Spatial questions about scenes
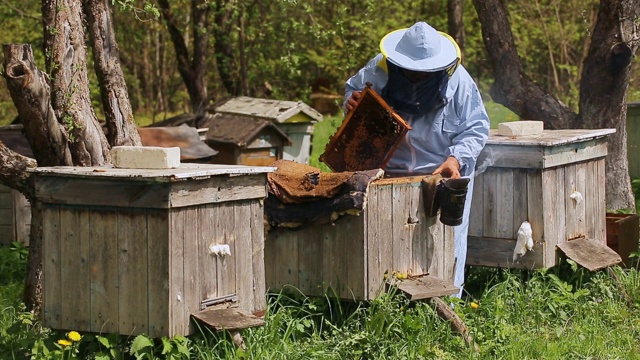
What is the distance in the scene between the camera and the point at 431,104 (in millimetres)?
5586

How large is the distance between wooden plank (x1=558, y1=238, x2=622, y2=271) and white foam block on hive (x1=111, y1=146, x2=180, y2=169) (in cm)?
276

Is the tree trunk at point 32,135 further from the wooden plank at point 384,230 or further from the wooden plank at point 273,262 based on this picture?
the wooden plank at point 384,230

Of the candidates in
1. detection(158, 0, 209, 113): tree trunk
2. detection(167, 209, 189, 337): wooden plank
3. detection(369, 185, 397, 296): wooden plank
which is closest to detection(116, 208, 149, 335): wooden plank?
detection(167, 209, 189, 337): wooden plank

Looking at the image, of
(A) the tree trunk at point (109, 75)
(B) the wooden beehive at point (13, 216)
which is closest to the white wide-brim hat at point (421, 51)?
(A) the tree trunk at point (109, 75)

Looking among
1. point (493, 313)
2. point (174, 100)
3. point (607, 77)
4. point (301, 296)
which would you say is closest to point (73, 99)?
point (301, 296)

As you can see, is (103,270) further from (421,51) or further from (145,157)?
(421,51)

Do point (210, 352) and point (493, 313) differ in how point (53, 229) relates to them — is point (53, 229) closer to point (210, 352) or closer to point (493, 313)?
point (210, 352)

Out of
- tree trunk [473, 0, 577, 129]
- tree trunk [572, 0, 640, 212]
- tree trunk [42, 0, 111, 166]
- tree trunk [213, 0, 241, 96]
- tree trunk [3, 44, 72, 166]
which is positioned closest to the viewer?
tree trunk [3, 44, 72, 166]

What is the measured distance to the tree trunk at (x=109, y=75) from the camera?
5891 mm

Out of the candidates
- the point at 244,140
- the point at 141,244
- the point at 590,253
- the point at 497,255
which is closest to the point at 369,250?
the point at 141,244

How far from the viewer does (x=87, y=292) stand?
14.1 feet

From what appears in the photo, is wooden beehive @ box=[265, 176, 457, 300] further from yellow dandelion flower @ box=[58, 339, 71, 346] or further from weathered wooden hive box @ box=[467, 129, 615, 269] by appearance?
yellow dandelion flower @ box=[58, 339, 71, 346]

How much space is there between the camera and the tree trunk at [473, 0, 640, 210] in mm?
8117

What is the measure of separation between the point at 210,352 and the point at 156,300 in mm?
365
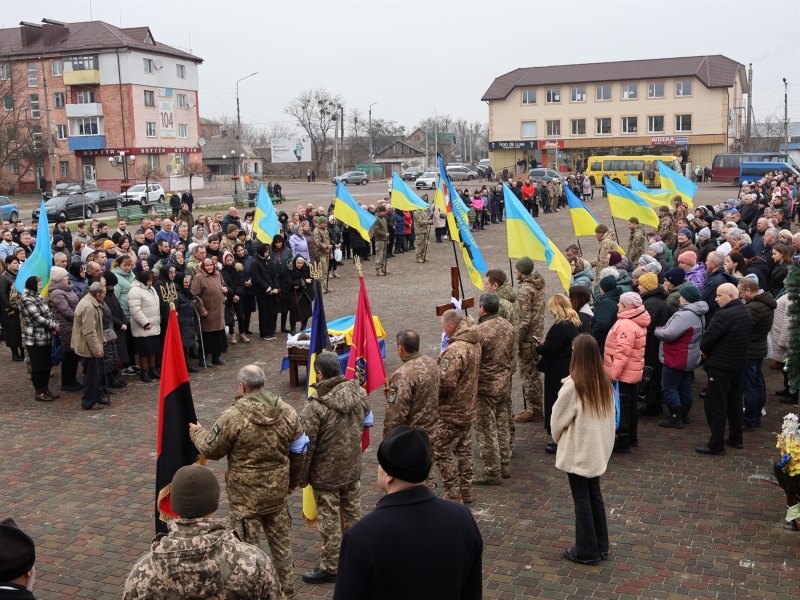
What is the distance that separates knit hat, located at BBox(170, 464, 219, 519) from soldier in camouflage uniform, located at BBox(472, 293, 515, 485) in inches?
166

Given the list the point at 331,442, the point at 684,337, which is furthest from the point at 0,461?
the point at 684,337

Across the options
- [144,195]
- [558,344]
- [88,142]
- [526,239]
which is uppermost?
[88,142]

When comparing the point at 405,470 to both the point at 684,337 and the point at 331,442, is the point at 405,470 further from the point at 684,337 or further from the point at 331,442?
the point at 684,337

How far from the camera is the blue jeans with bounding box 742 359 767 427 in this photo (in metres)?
9.59

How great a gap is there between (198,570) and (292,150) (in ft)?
277

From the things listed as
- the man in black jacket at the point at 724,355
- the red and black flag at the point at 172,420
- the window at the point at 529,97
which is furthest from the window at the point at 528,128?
the red and black flag at the point at 172,420

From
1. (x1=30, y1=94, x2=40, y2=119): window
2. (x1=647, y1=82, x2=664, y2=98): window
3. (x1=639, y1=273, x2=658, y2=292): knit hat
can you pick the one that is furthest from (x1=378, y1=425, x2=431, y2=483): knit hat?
(x1=647, y1=82, x2=664, y2=98): window

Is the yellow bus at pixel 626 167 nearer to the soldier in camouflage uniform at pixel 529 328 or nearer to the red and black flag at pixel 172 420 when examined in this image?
the soldier in camouflage uniform at pixel 529 328

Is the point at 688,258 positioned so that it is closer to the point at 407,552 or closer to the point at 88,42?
the point at 407,552

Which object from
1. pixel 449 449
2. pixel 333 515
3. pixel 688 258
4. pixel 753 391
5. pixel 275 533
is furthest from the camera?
pixel 688 258

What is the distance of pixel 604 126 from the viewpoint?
254 feet

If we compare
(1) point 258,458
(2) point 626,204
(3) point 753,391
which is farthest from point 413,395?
(2) point 626,204

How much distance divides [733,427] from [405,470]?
21.8 ft

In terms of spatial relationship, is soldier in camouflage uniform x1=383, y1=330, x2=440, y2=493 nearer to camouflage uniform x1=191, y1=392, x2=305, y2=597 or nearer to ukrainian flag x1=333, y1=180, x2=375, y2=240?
camouflage uniform x1=191, y1=392, x2=305, y2=597
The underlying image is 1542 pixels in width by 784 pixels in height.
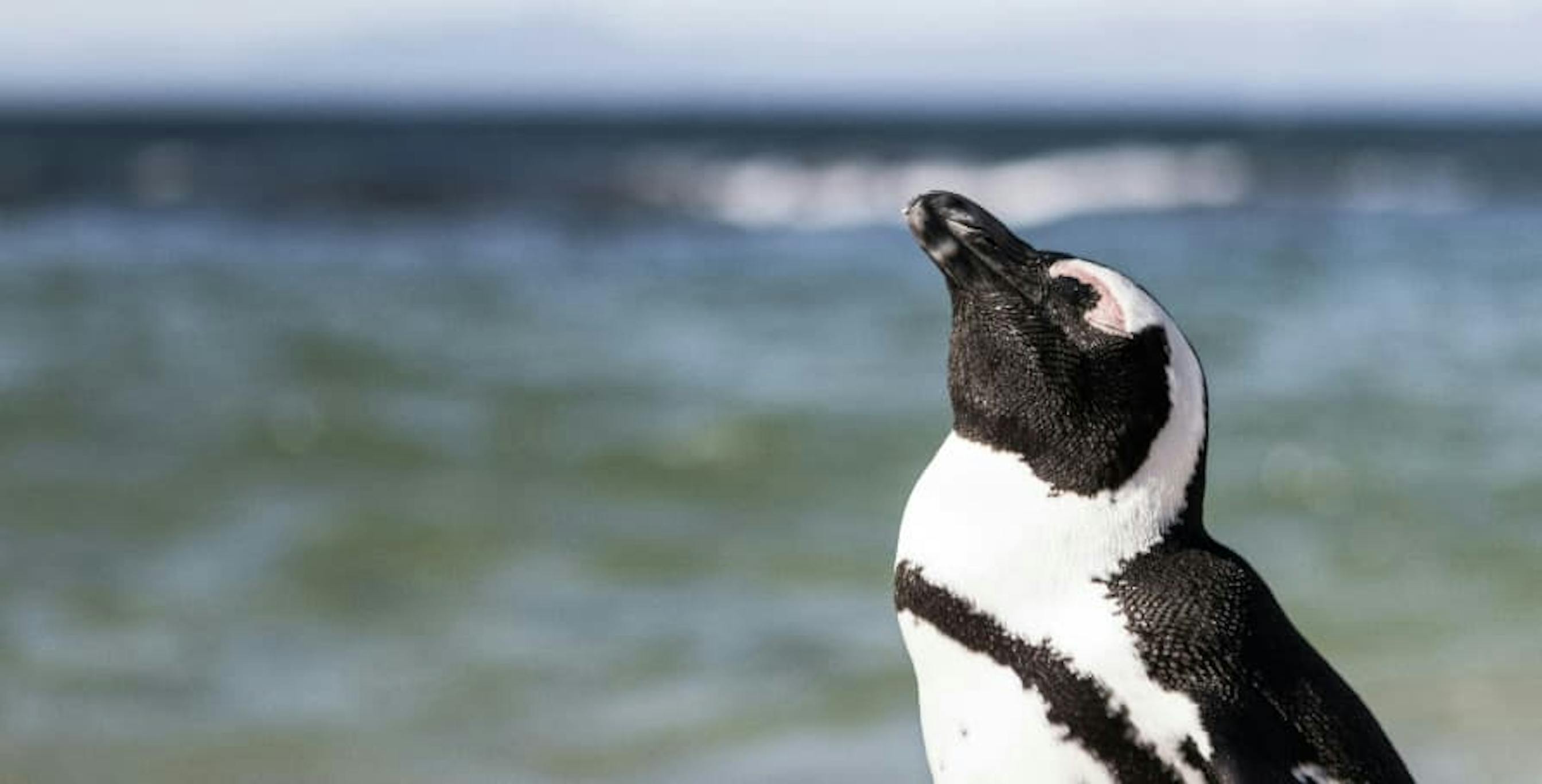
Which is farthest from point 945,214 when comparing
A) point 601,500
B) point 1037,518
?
point 601,500

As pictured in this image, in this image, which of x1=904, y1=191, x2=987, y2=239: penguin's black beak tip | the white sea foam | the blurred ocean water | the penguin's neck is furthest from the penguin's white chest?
the white sea foam

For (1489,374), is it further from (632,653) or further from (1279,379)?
(632,653)

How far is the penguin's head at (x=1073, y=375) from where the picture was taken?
7.86 feet

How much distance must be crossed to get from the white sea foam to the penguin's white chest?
19578mm

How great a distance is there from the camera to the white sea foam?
25844 mm

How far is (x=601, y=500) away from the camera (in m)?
7.71

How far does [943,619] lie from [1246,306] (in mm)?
11101

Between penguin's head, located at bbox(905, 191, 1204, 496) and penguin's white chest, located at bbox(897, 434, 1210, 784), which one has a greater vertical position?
penguin's head, located at bbox(905, 191, 1204, 496)

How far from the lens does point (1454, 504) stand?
7.39m

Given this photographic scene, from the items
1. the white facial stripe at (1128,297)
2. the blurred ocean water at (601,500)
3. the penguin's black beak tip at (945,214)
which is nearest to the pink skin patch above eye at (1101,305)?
the white facial stripe at (1128,297)

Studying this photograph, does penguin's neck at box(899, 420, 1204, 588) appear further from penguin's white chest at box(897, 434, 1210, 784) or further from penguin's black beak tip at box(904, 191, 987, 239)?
penguin's black beak tip at box(904, 191, 987, 239)

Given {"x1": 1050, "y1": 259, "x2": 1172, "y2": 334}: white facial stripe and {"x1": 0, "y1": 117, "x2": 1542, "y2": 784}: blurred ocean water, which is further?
{"x1": 0, "y1": 117, "x2": 1542, "y2": 784}: blurred ocean water

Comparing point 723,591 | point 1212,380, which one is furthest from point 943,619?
Answer: point 1212,380

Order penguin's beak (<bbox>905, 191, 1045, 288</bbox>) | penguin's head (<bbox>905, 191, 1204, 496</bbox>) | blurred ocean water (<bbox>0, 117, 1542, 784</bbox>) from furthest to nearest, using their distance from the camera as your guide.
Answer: blurred ocean water (<bbox>0, 117, 1542, 784</bbox>)
penguin's beak (<bbox>905, 191, 1045, 288</bbox>)
penguin's head (<bbox>905, 191, 1204, 496</bbox>)
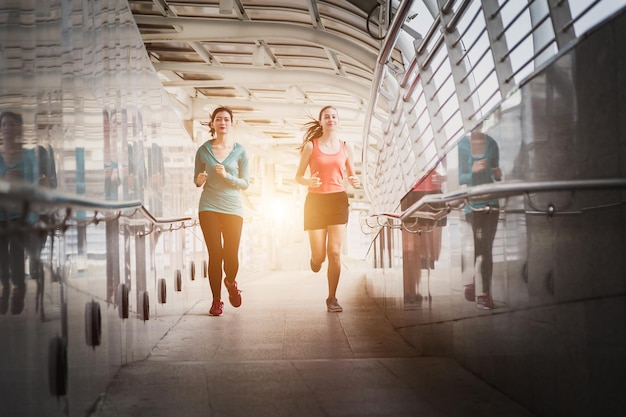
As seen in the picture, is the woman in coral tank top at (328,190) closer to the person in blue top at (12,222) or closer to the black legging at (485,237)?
the black legging at (485,237)

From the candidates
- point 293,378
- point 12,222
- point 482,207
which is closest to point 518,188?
point 482,207

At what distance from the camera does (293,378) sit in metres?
4.18

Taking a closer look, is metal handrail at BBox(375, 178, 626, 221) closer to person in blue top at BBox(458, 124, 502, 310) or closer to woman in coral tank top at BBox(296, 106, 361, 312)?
person in blue top at BBox(458, 124, 502, 310)

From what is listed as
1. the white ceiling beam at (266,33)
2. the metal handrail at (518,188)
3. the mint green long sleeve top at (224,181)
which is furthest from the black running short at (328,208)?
the white ceiling beam at (266,33)

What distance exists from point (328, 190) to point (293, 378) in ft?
11.4

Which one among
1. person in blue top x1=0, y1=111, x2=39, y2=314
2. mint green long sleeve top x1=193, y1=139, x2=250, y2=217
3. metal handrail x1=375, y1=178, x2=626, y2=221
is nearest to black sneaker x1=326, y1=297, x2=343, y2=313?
mint green long sleeve top x1=193, y1=139, x2=250, y2=217

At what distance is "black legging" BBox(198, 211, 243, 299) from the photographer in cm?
735

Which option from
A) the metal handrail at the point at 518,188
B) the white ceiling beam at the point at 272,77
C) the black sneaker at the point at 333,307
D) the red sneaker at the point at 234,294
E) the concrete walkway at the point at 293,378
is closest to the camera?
the metal handrail at the point at 518,188

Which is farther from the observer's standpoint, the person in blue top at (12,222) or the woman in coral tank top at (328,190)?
the woman in coral tank top at (328,190)

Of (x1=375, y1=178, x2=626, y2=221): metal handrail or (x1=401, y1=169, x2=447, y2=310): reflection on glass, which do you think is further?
(x1=401, y1=169, x2=447, y2=310): reflection on glass

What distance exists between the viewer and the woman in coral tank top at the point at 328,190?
7461 millimetres

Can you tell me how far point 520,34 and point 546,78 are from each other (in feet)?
6.62

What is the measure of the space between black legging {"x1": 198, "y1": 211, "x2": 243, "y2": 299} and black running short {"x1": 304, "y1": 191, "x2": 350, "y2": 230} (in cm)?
70

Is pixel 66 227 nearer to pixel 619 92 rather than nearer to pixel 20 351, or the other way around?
pixel 20 351
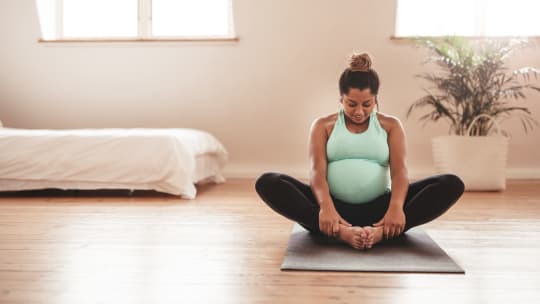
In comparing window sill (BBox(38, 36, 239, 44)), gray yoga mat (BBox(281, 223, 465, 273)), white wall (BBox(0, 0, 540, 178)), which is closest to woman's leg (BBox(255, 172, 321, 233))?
gray yoga mat (BBox(281, 223, 465, 273))

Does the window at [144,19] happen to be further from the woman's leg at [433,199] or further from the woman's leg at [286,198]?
the woman's leg at [433,199]

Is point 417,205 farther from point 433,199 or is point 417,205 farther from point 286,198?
point 286,198

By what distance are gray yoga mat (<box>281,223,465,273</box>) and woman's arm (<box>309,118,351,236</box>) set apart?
3.5 inches

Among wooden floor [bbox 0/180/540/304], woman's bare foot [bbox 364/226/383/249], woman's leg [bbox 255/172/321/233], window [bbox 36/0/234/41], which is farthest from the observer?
window [bbox 36/0/234/41]

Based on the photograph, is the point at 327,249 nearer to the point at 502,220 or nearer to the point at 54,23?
the point at 502,220

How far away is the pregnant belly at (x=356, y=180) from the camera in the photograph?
2.02 meters

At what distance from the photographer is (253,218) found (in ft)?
8.72

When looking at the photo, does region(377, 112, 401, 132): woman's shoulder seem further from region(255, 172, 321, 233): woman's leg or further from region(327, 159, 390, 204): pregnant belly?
region(255, 172, 321, 233): woman's leg

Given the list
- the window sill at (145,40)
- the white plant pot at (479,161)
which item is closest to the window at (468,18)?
the white plant pot at (479,161)

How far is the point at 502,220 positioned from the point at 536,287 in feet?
3.80

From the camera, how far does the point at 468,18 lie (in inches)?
178

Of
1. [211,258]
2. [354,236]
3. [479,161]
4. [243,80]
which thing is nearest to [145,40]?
[243,80]

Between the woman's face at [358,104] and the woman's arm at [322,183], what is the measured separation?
15 centimetres

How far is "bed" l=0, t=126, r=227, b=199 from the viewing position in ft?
11.3
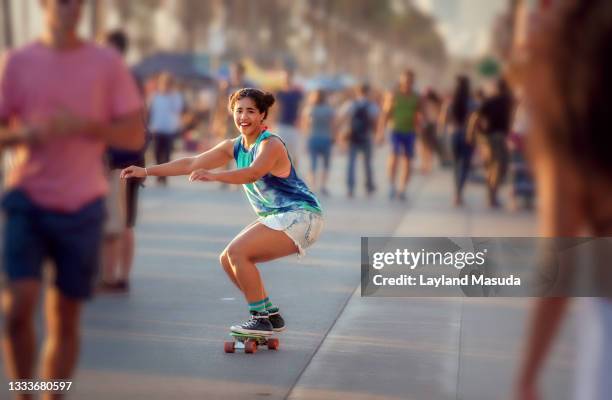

• **Written problem**
Count the lines in the data above that contain the string "positioned", treating uppercase and lowercase as different, and reply with the number alone.

• **Exercise solution**
3